» Given task: Count the lines in the data below that contain the word "distance", and reply with only that number.

» Provided material:
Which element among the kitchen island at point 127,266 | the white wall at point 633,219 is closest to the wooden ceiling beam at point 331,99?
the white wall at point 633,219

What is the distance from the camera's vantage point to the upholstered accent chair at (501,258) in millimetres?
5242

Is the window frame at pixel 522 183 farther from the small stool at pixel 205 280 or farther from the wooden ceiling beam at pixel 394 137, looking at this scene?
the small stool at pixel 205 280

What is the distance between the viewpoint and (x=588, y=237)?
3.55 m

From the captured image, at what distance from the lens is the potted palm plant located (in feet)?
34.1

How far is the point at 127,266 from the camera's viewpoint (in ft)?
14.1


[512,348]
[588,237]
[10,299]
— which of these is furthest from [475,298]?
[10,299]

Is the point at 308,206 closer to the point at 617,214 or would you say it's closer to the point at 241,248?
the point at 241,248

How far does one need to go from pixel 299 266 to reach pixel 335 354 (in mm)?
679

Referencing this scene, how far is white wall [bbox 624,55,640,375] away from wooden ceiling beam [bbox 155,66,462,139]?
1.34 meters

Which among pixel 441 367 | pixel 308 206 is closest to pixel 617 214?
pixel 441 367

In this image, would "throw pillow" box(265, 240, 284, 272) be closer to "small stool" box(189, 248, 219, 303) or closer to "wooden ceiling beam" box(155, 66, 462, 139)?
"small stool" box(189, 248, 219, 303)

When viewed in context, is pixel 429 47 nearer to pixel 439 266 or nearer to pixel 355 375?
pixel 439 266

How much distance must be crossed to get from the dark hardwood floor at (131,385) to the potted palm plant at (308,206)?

---

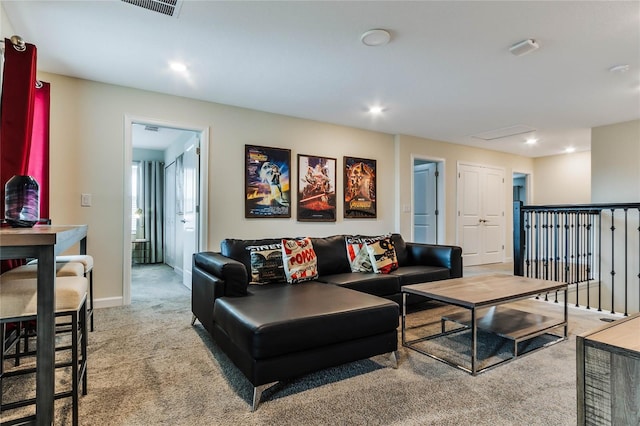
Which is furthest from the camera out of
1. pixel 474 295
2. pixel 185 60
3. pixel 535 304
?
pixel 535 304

* * *

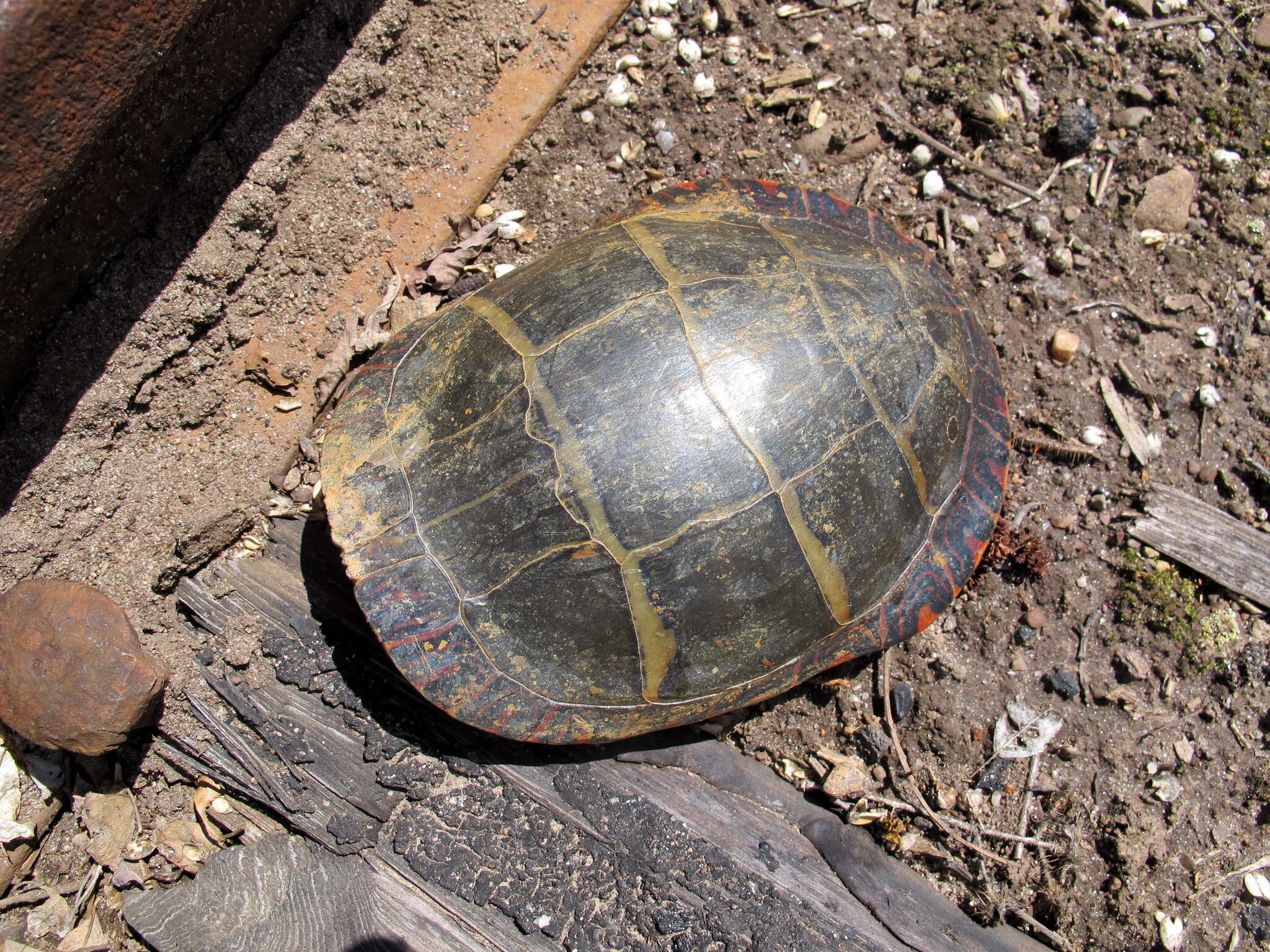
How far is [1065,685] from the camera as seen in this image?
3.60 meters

» Answer to this problem: 4